** EXTRAIT À LIRE **
1) L’immuable hiérarchie des corps de l’État

Le coup d’arrêt du projet de regroupement est intervenu au cours du mois d’avril 2003, en provenance du corps des Mines et notamment du président de l’amicale du corps des Mines, Jean-Louis Beffa (cf. encadré infra). Les avis divergent sur la question mais il semble bien que si Jean-Louis Beffa a « freiné des quatre fers 1753  », comme la presse s’en est fait l’écho, il se serait moins opposé au projet sur le fond que sur la forme. Il aurait, pour les uns, considéré que « les choses étaient trop précipitées 1754  » et, pour les autres, « été vexé qu’on ne lui ait pas demandé son avis 1755  », les deux griefs étant liés. L’opposition s’est manifestée de manière brutale, le retrait de l’École des Mines mettant soudainement fin au projet de rapprochement, malgré l’appui de la direction de l’École et du syndicat des ingénieurs des Mines :

‘« [Le président] du syndicat du corps des Mines, je le connais très, très bien, il m’a dit : “moi, j’ai des instructions : on se retire, on n’a pas le choix !” En fait, le syndicat est aux ordres de l’Amicale, il est totalement sous sa coupe… 1756  »’

L’interprétation qui prévaut parmi les ingénieurs des Ponts et Chaussées et les principaux initiateurs du projet, est une interprétation corporatiste. L’opposition serait venue de la crainte de voir le regroupement des formations et de la recherche évoluer, à terme, vers une fusion des deux corps :

‘« - Il y a effectivement des remous sur le regroupement des Écoles... [silence de trois secondes]
- Q : Pourquoi à votre avis ?

** DONNÉES ENREGISTRÉES **
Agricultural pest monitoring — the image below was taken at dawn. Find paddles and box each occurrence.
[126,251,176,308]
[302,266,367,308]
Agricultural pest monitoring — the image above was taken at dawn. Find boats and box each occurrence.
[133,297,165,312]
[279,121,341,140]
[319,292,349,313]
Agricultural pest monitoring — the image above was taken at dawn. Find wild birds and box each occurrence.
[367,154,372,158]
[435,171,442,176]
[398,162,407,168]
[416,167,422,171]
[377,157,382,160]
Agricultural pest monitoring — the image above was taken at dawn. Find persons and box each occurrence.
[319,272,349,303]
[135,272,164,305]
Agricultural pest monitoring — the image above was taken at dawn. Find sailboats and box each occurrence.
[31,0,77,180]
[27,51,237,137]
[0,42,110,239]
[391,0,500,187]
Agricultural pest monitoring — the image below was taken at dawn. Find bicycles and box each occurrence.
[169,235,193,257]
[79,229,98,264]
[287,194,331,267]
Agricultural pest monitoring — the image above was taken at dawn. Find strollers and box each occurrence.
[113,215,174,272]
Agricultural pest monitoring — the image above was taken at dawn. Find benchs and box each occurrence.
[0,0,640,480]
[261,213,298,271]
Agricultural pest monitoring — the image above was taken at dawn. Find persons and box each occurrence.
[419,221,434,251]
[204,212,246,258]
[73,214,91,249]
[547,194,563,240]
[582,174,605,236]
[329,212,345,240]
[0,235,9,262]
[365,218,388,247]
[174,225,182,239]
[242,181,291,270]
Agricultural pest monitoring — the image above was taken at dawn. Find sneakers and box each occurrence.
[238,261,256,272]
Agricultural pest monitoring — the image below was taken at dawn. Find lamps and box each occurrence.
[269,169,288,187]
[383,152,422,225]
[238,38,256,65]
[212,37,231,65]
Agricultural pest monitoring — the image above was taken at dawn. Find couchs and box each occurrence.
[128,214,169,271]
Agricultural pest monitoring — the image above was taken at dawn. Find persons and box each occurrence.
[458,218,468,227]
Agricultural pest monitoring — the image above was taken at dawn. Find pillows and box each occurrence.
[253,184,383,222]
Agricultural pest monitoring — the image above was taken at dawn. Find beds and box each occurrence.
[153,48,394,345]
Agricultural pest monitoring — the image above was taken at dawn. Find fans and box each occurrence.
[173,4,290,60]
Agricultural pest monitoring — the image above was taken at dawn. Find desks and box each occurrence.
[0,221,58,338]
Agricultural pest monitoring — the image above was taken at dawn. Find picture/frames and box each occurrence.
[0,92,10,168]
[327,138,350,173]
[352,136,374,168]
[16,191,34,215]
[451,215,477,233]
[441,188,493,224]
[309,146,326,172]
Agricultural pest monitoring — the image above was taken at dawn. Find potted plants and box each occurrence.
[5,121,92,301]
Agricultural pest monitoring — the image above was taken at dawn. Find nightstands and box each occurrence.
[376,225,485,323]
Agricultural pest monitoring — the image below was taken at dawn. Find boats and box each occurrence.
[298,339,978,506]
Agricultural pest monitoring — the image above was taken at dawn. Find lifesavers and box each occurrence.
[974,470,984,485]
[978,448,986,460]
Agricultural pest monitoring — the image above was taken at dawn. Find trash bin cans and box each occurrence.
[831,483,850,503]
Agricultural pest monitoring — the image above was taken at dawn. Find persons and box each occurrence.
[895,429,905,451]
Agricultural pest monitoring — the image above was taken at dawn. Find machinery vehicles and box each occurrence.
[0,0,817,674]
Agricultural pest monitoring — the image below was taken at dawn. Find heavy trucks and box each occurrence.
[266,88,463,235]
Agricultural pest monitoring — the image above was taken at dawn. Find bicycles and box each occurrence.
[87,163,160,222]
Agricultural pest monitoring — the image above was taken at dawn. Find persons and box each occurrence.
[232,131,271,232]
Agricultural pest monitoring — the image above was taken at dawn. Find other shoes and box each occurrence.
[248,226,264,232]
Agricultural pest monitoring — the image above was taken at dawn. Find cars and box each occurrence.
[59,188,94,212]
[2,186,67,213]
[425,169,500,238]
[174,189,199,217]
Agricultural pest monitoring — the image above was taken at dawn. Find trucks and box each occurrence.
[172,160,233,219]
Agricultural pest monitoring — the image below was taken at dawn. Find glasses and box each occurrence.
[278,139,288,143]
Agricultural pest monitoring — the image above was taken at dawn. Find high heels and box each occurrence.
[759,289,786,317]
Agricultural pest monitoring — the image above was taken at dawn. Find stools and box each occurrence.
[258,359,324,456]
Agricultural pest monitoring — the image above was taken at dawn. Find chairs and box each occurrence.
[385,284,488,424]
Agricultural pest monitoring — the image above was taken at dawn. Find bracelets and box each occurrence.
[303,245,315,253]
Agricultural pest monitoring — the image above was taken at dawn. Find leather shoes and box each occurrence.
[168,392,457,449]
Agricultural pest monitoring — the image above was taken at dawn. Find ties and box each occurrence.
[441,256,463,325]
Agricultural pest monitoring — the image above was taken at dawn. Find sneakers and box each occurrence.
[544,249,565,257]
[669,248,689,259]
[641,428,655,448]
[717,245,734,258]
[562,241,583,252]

** CONSIGNE **
Répondez à ces questions sur l'extrait consacré au projet de regroupement des Écoles :
1. À quel mois et en quelle année le projet de regroupement a-t-il été arrêté ?
2. Quelle fonction l'extrait attribue-t-il à Jean-Louis Beffa ?
3. Selon l'interprétation corporatiste, vers quoi le regroupement risquait-il d'évoluer à terme ?
Les données ne sont pas utiles pour répondre.

** RÉPONSE ATTENDUE **
1. En avril 2003.
2. Il était président de l'amicale du corps des Mines.
3. Vers une fusion des deux corps.